*Problem requirements:*
Reproduce the entries below with each "strawberry plant" changed to "strawberry bush", keeping everything else the same.

*Input data:*
⟨
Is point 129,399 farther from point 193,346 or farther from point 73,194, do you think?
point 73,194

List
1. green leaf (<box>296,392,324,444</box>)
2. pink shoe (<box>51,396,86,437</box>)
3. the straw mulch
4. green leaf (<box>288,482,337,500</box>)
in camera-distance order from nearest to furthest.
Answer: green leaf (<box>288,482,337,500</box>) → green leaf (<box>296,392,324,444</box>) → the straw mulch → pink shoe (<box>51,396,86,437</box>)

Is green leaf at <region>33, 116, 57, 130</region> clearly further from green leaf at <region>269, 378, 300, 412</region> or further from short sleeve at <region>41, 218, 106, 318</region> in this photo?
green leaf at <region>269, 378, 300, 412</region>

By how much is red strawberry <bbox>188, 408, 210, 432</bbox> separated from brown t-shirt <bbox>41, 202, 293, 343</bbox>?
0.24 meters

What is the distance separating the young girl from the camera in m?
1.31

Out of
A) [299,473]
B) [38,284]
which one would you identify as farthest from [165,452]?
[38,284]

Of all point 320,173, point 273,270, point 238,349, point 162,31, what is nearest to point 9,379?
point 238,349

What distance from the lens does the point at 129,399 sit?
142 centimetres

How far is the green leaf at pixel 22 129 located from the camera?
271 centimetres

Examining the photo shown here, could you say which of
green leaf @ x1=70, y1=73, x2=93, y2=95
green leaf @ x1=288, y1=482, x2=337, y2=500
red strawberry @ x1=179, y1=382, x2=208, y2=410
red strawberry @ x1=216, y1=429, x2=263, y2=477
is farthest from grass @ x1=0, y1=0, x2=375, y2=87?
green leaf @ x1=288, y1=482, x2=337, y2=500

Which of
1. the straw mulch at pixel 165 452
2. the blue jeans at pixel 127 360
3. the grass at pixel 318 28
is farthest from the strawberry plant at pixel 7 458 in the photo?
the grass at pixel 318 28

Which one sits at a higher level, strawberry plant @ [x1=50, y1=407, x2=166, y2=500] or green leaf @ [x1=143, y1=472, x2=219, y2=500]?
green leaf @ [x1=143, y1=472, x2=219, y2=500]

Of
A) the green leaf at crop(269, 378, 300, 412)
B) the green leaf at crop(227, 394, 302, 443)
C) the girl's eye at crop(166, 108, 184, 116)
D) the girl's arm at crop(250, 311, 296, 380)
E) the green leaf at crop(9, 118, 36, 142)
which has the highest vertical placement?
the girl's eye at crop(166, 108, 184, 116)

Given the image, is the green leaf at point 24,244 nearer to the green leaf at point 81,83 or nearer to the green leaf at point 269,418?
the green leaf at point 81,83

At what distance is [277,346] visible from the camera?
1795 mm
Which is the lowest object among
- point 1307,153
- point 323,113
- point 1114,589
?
⟩
*Result of this exercise:*
Is point 129,399 farther from point 193,346 or farther from point 73,194, do you think?
point 73,194

List
1. green leaf (<box>296,392,324,444</box>)
2. pink shoe (<box>51,396,86,437</box>)
3. the straw mulch
4. green leaf (<box>288,482,337,500</box>)
in camera-distance order from nearest to furthest.
Answer: green leaf (<box>288,482,337,500</box>) → green leaf (<box>296,392,324,444</box>) → the straw mulch → pink shoe (<box>51,396,86,437</box>)

Is green leaf at <region>33, 116, 57, 130</region> clearly further from green leaf at <region>269, 378, 300, 412</region> or further from short sleeve at <region>41, 218, 106, 318</region> in this photo?
green leaf at <region>269, 378, 300, 412</region>

By how much is red strawberry <bbox>188, 408, 210, 432</bbox> separated from brown t-shirt <bbox>41, 202, 293, 343</bbox>?
0.24 meters

What is the distance separating the young girl from the camera in m?
1.31

Out of
A) [299,473]
B) [38,284]
which one would you identify as farthest from [165,452]?
[38,284]

Of all point 320,173, point 273,270, point 238,349, point 162,31, what is nearest to point 9,379?
point 238,349

What distance from the lens does the point at 129,399 sit?
142 centimetres

How far is the green leaf at pixel 22 129 located from the camera?
271 centimetres

Examining the photo shown here, could you say which of
green leaf @ x1=70, y1=73, x2=93, y2=95
green leaf @ x1=288, y1=482, x2=337, y2=500
red strawberry @ x1=179, y1=382, x2=208, y2=410
red strawberry @ x1=216, y1=429, x2=263, y2=477
is farthest from grass @ x1=0, y1=0, x2=375, y2=87?
green leaf @ x1=288, y1=482, x2=337, y2=500

Which of
1. the straw mulch at pixel 165 452
2. the blue jeans at pixel 127 360
3. the grass at pixel 318 28
is farthest from the strawberry bush at pixel 7 458 in the photo?
the grass at pixel 318 28

Which one sits at a higher level, strawberry bush @ [x1=50, y1=407, x2=166, y2=500] or green leaf @ [x1=143, y1=472, x2=219, y2=500]?
green leaf @ [x1=143, y1=472, x2=219, y2=500]

Of
A) the green leaf at crop(269, 378, 300, 412)
B) the green leaf at crop(227, 394, 302, 443)
C) the girl's eye at crop(166, 108, 184, 116)
D) the girl's arm at crop(250, 311, 296, 380)
E) the green leaf at crop(9, 118, 36, 142)
which has the highest vertical placement?
the girl's eye at crop(166, 108, 184, 116)

Given the image, is the green leaf at point 24,244 nearer to the green leaf at point 81,83 or nearer to the green leaf at point 269,418?
the green leaf at point 81,83

At what distance is [277,346] visible from the camera?
1795 mm
Which is the lowest object among
- point 1307,153
- point 323,113
- point 1114,589
?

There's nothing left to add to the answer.